▶ TEXTE D'ÉTUDE
·····
GÉOLOGIE Géologie contemporaine
La géologie, science d'ouverture
Le lien avec les autres disciplines
Les sciences de la Terre sont au carrefour de plusieurs disciplines, intégrant la problématique et les méthodes de chacune d'elles.
Le lien avec la paléontologie humaine est assez direct si l'on considère que les ancêtres de l'Homme et des grands singes sont des fossiles parmi d'autres. Ce lien s'est développé de façon originale à travers l'étude du contrôle géologique des mouvements des populations humaines, le long du grand rift africain notamment, et celle de l'évolution des environnements humains. Ainsi, la période de sécheresse issue de la formation du grand rift aurait joué un rôle déterminant dans l'acquisition de la bipédie d'après certains auteurs.
La géographie, historiquement dédiée à la géographie physique, partage avec la géologie les thématiques de la géomorphologie et de l'évolution des paysages. Le lien avec la géologie est aujourd'hui étendu à la géographie humaine. Toute étude environnementale globale, ou des ressources pétrolières et minéralogiques, ou encore des événements géologiques (tremblements de terre, éruptions volcaniques, tsunamis, glissements de terrain...) requiert en effet une double compétence ; d'une part, sur la connaissance du milieu naturel, et, d'autre part, sur la vulnérabilité et le comportement des populations humaines soumises aux évolutions de ce milieu.
La physique, initialement très orientée vers des techniques d'imagerie, et de propagation des ondes mécaniques, s'est élargie à des techniques de pointe, comme l'imagerie à renversement temporel, ou encore à la physique corpusculaire, comme les géoparticules, notamment les géoneutrinos. Dans ces domaines, le signal perçu par le géologue est souvent un bruit qui doit être corrigé pour le physicien. Ainsi, le bourdonnement sismique de la planète doit être parfaitement décrit pour permettre une éventuelle détection des ondes gravitationnelles sur les interféromètres géants. Les sciences de l'Univers sont également étudiées de façon complémentaire par les géosciences, notamment la cosmochimie et la physique des hautes énergies.
·····
▶ ENTRÉES FOURNIES

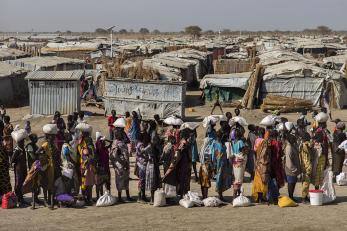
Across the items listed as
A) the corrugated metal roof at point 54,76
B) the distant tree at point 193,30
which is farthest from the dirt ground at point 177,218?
the distant tree at point 193,30

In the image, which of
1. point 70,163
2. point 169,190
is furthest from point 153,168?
point 70,163

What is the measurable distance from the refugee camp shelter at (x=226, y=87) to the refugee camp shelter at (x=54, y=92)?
6022 millimetres

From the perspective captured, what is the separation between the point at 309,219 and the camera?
Result: 870 centimetres

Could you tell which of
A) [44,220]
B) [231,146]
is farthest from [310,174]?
[44,220]

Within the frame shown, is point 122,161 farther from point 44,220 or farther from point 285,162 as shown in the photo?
point 285,162

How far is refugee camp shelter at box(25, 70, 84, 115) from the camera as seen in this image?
19969 mm

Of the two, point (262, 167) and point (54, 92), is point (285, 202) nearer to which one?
point (262, 167)

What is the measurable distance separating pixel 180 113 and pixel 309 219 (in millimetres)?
10972

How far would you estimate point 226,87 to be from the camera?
922 inches

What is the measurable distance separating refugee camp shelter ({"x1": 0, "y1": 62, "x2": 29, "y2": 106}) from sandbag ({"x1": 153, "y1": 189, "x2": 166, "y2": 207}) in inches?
608

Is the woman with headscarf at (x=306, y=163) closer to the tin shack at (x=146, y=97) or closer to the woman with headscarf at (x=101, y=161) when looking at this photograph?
the woman with headscarf at (x=101, y=161)

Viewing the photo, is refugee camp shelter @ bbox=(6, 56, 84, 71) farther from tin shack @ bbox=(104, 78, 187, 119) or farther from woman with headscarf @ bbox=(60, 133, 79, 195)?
woman with headscarf @ bbox=(60, 133, 79, 195)

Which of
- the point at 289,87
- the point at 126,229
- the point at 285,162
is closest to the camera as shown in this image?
the point at 126,229

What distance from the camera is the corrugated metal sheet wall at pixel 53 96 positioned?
2006cm
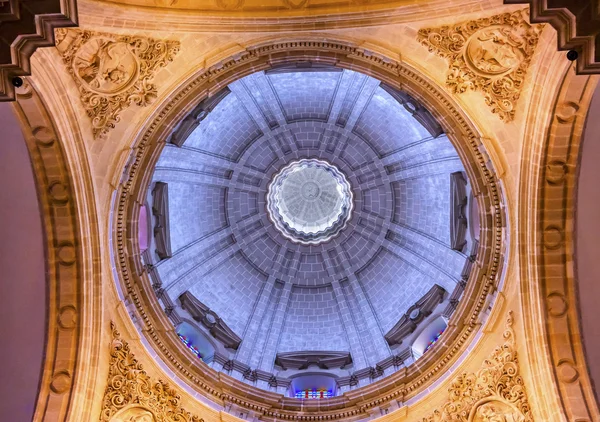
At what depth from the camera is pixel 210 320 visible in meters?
22.2

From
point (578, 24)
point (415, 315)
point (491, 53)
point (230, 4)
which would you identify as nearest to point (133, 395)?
point (230, 4)

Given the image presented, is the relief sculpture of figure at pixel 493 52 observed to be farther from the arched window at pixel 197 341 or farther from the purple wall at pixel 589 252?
the arched window at pixel 197 341

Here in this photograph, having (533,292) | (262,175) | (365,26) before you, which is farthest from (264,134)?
(533,292)

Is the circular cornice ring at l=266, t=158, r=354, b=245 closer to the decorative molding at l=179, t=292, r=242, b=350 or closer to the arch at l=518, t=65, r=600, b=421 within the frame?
the decorative molding at l=179, t=292, r=242, b=350

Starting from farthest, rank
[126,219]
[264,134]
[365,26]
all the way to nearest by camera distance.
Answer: [264,134] → [126,219] → [365,26]

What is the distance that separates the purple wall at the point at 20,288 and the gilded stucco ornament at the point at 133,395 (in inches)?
66.9

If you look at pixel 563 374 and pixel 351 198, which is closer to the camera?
A: pixel 563 374

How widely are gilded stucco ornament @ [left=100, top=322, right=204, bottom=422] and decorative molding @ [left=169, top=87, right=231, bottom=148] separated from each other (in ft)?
21.7

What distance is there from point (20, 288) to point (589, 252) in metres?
13.3

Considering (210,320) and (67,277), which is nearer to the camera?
(67,277)

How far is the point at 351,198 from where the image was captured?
88.4 ft

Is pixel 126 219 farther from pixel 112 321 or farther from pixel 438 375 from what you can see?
pixel 438 375

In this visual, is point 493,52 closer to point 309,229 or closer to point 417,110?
point 417,110

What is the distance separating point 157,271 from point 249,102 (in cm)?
754
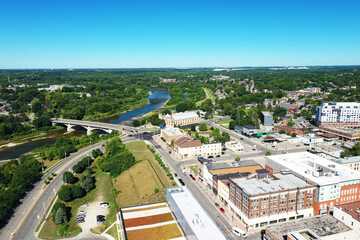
·····
▶ ACTIVITÉ
Recopiez le texte d'étude entre « GÉOLOGIE Géologie contemporaine » et « de chacune d'elles. » inclus, en substituant « croisement » à « carrefour ». Les entrées n'ont aucun lien avec le texte d'étude.

▶ CORRIGÉ
GÉOLOGIE Géologie contemporaine
La géologie, science d'ouverture
Le lien avec les autres disciplines
Les sciences de la Terre sont au croisement de plusieurs disciplines, intégrant la problématique et les méthodes de chacune d'elles.